April 20, 2017 2016-122
The Governor of California
President pro Tempore of the Senate
Speaker of the Assembly
Sacramento, California 95814
Dear Governor and Legislative Leaders:
As requested by the Joint Legislative Audit Committee, the California State Auditor presents this audit report concerning the levels of growth in the number of California State University (CSU) management personnel, the oversight and accountability of CSU’s budget, and increases in the compensation of CSU executives. CSU’s workforce includes different categories of employees, including 30 executives, nearly 4,000 management personnel, about 21,400 faculty, and nearly 26,900 nonfaculty support staff. This report concludes that growth in the number and compensation of management personnel significantly outpaced those of other employee types, including nonfaculty support staff. Specifically, from fiscal years 2007–08 through 2015–16, the growth rate was 15 percent (503 employees) for full‑time equivalent (FTE) management personnel, whereas the growth rate for FTE nonfaculty support staff was only 6 percent (1,514 employees) and for FTE faculty was only 7 percent (1,328 employees). We also found that the six campuses we visited frequently could not justify the growth in the number of new management personnel and one campus granted raises to management personnel that were not supported by current written performance appraisals, as required by CSU policy. Specifically, California Polytechnic State University, San Luis Obispo increased the pay for at least 70 management personnel in 2016 who either had no written performance evaluations on file or who had outdated evaluations on file.

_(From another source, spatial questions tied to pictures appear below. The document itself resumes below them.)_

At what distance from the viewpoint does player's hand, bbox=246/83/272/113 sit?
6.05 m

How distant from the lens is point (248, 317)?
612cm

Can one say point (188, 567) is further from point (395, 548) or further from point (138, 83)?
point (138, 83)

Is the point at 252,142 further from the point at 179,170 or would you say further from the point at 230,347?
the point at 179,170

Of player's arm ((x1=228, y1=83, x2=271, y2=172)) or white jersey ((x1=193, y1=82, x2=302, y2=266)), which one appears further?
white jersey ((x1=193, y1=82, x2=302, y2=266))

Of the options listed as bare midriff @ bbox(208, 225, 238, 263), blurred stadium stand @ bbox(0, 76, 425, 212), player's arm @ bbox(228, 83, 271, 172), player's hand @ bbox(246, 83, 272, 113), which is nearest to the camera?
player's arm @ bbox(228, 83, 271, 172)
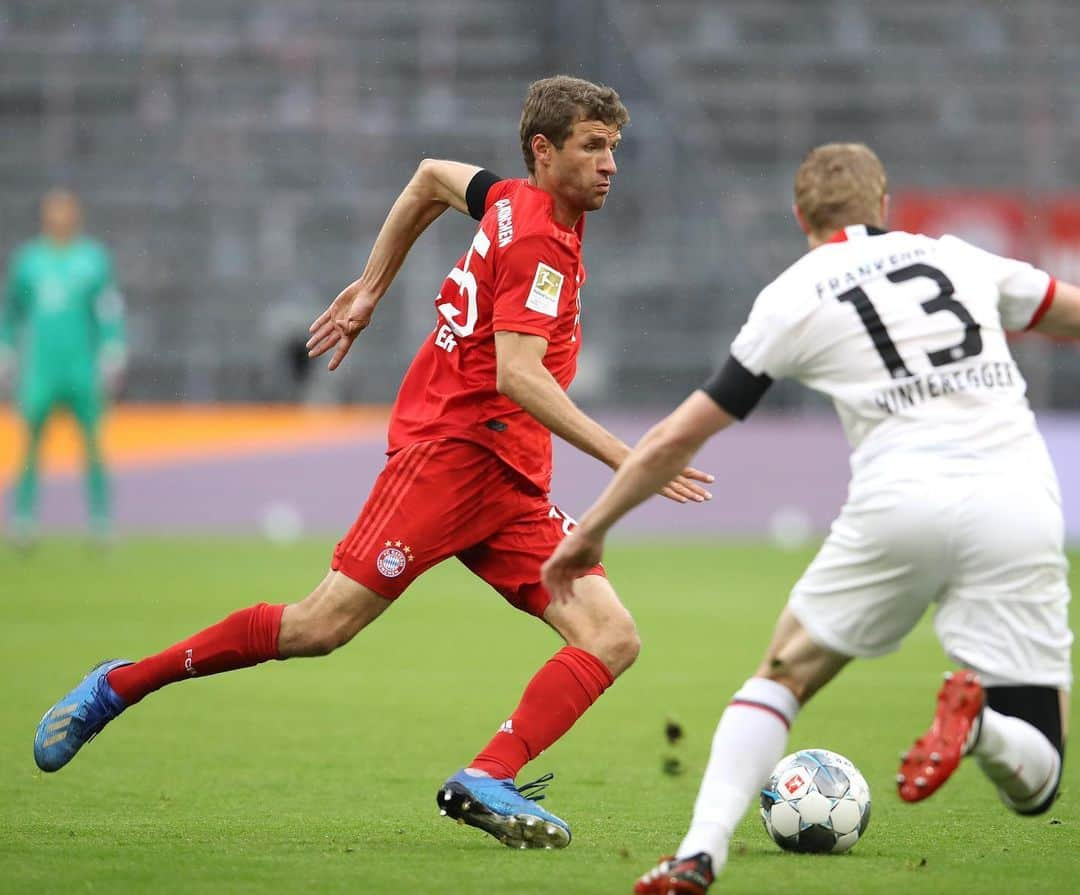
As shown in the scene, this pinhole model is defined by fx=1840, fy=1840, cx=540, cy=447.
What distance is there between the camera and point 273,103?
20.3m

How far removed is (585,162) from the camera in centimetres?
512

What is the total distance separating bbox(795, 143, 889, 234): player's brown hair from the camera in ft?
13.5

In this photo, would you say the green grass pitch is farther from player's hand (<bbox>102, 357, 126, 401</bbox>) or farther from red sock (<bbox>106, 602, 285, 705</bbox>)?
player's hand (<bbox>102, 357, 126, 401</bbox>)

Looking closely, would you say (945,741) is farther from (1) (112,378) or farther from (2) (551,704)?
(1) (112,378)

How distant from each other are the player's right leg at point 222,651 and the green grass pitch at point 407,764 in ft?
0.82

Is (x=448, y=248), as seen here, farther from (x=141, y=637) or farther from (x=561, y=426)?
(x=561, y=426)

We also observed that campuses did not have written policies regarding the periodic comparison of spending levels to budget limits and most campuses did not retain documentation demonstrating that they consistently performed such reviews. Because of the absence of policies and the general lack of documentation for these reviews, we question whether CSU’s budget monitoring provides sufficient assurance that campuses actually adhere to their spending plans. Although we did not identify instances of a campus exceeding its budget, when campuses do not have written budget monitoring policies and processes and do not document their periodic budget reviews, they reduce assurance that they spend state funding efficiently and appropriately, and they unnecessarily increase the risk that they may overspend their budgets.
Finally, current CSU policy does not cap relocation reimbursements, which since 2008 allowed 10 of the 27 CSU executives who claimed reimbursement for relocation and home sale expenses to each receive more than $25,000. We also noted one instance of a campus not following CSU’s relocation policy and one campus not following its own policy, which leaves campuses at risk of paying questionable moving and relocation reimbursements.